The end of the road for Data General

EMC's bid for Data General will almost inevitably mean the end of another pioneering name in the IT industry. DG was founded in 1968 by Edson de Castro. He originally worked with Ken Olsen at DEC but fell out with the DEC founder over the architecture of that company's next machine.

Olsen wanted to keep extending the 12-bit PDP-8 architecture. De Castro wanted to move to a 16-bit design based on two 8-bit bytes. He left DEC in a huff when Olsen knocked back the design.

Starting Data General in 1968, de Castro had his 16-bit machine -- the Nova -- on the market the following year. The Nova started DG on a roll. Digital responded with the 16-bit PDP-11, but by then DG was well established. One of the early fans of the Nova was Steve Wozniak. He went on to design the first Apple computer and co-founded Apple with Steve Jobs.

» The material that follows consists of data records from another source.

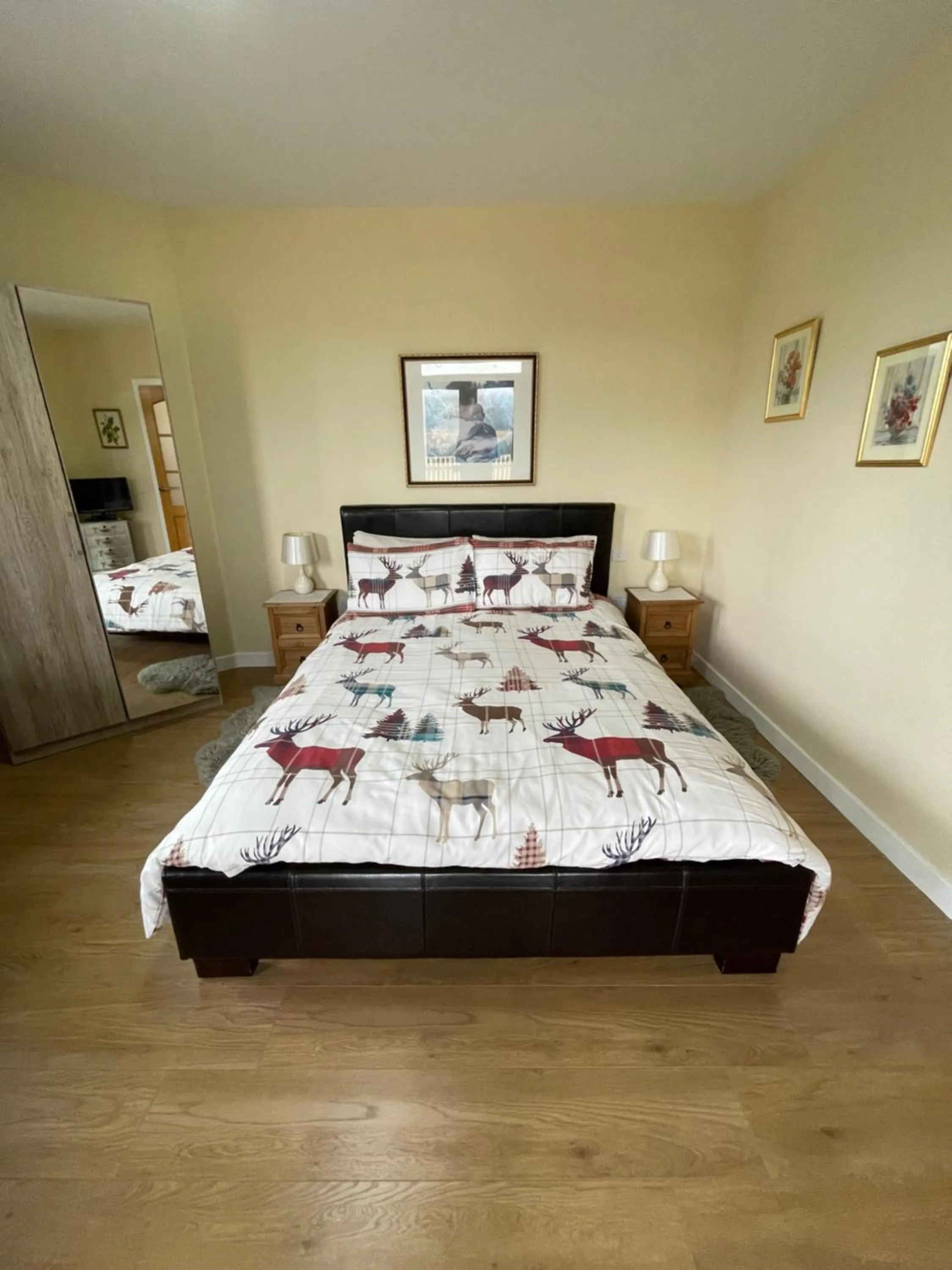 Bedroom, Bed in Doura Lodge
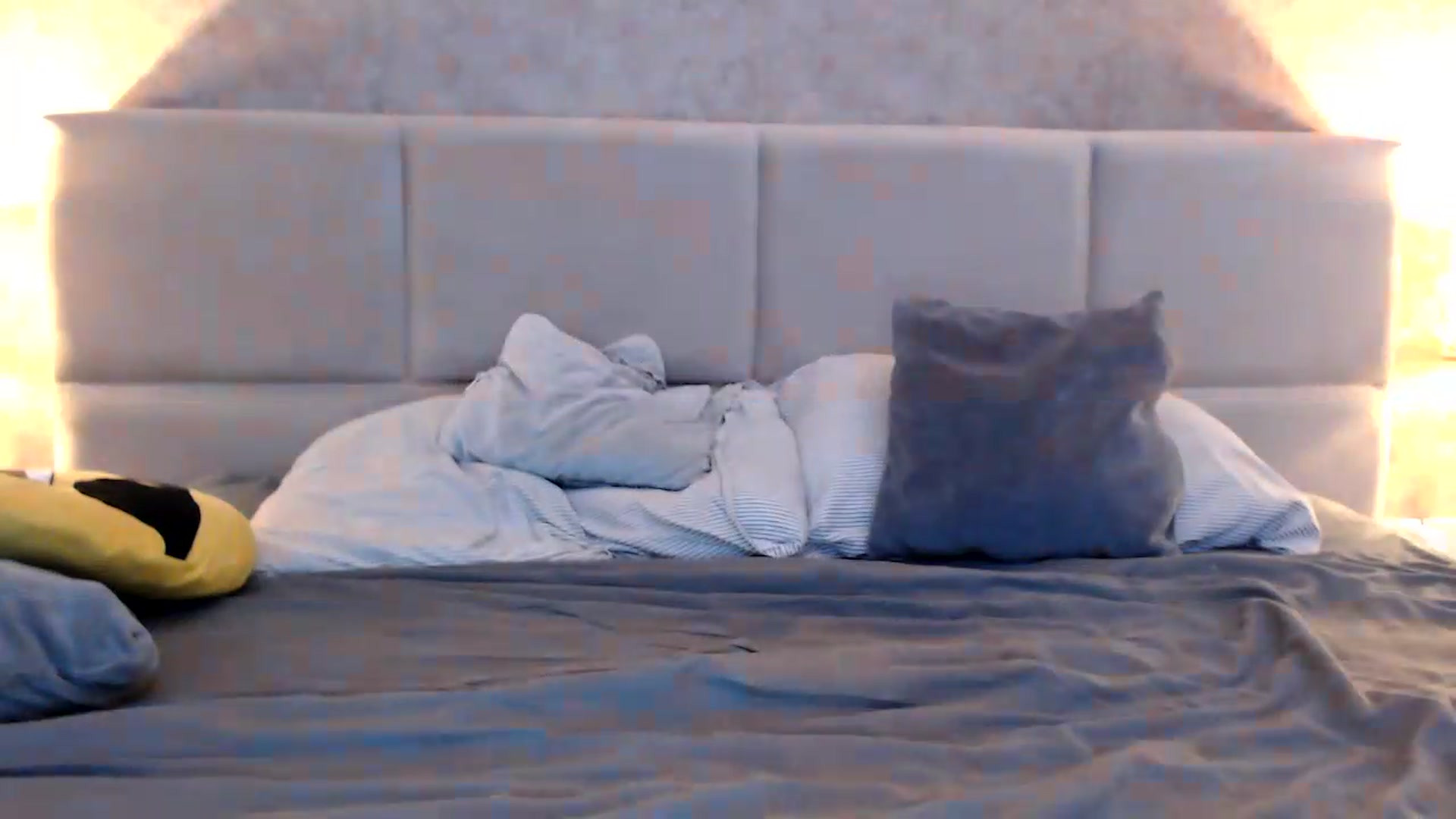 Gallery image thumbnail from MissDivinna's myfreecams stream on, 08/13/2026, 23:58 image 16 of 20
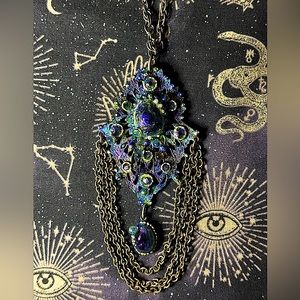 Artist art deco antique hand painted Vintage necklace Pendant ornate 1920’s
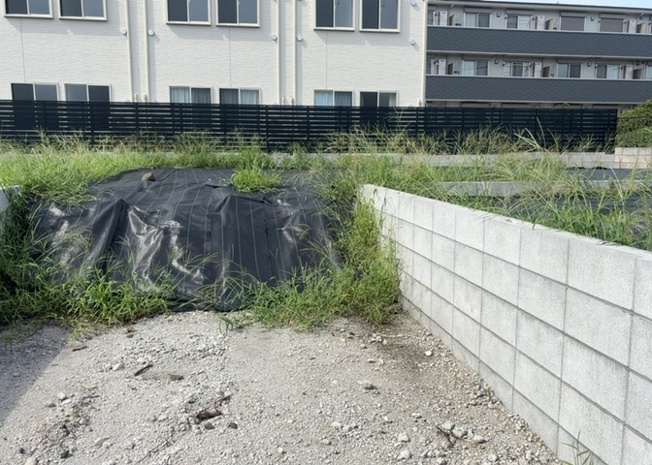 【外観】 | 現地に行くなら、物件の周囲の地形がどうなっているかを見ることも大切です。周辺より低くなっている土地では、大雨などで水が集まりやすいため、地盤が弱くなっているということも考えられるため、注意が必要です。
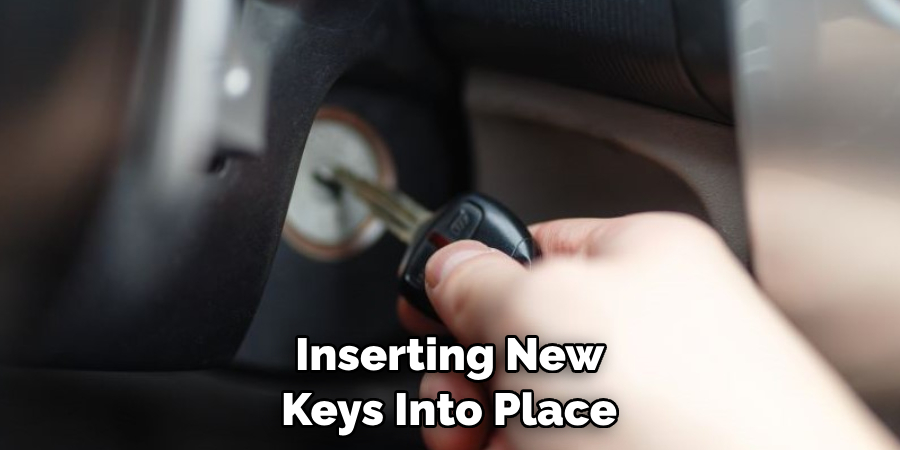  Inserting New 
Keys Into Place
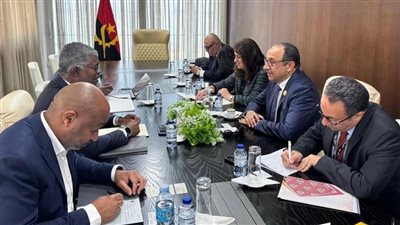 وزير قطاع الأعمال: الشركات المصرية مستعدة لتعزيز تواجدها بالسوق الأنجولية ونقل الخبرات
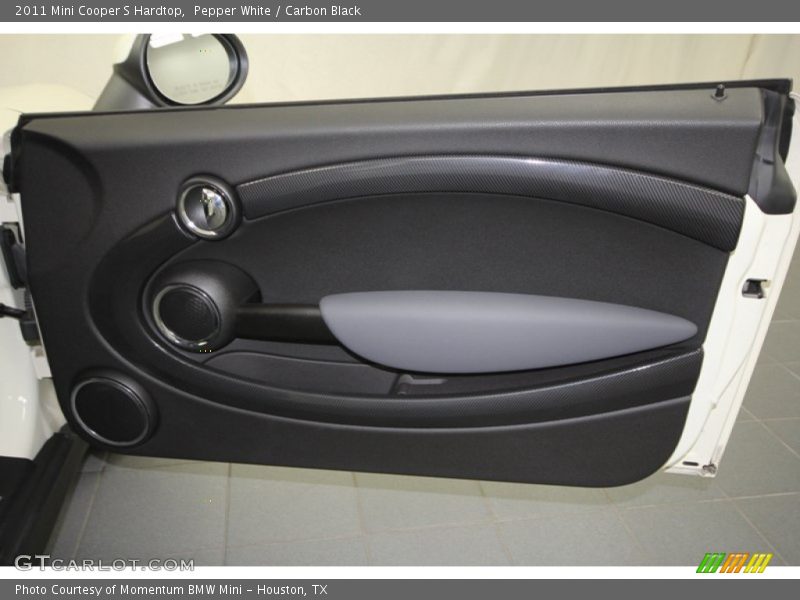 Pepper White / Carbon Black 2011 Mini Cooper S Hardtop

The rivalry between DEC and DG was legendary, with the latter frequently taking swipes at its bigger competitor in cheeky advertising campaigns.

In the late 1970s, it was Digital's turn to steal a march over DG with the launch of the 32-bit VAX. DG responded with the MV series a couple of years later. The story of the design and development of the MV -- code-named Eagle -- was popularised in a book by Tracy Kidder, "The soul of a new machine". It painted a picture of nerdy computer designers lounging around in their jeans, t-shirts and running shoes.

But by then the writing was on the wall for the end of proprietary architectures and operating systems. Another 16-bit machine -- the personal computer -- started to sweep across the IT industry.

Like Digital, DG launched a range of 'me-too' PCs. The latter moved into open systems with its AViiON range of servers. DG eventually moved to Intel-based systems for the AViiON range, originally based on Motorola's 88open architecture.

The company pioneered the concept of RAID storage systems with the CLARiiON series of storage systems. It based those first systems on the academic paper that propounded the RAID concept. DG's RAID systems worked and worked well. Its AViiON servers were price-competitive, but DG never attained the critical mass necessary for it to survive on its own. Many of its competitors from the 1970s and 1980s -- Prime in the minicomputer market and ICL, Honeywell and Burroughs in the small commercial system business -- disappeared or were taken over.

Then last year, Compaq bought out DG's old rival -- Digital. This year another of its rivals from two decades ago -- Wang -- also disappeared.

With revenues flat at around $US1.5 billion annually, and struggling to return to profitability, DG has looked like a takeover prospect for the past couple of years. Talks had been going on for some time between DG and EMC. The acquisition for $US1.1 billion will give EMC an extended line of storage systems and put it into the hot market for open system and NT servers. By my reckoning there's just one competitor around from DG's startup days -- IBM.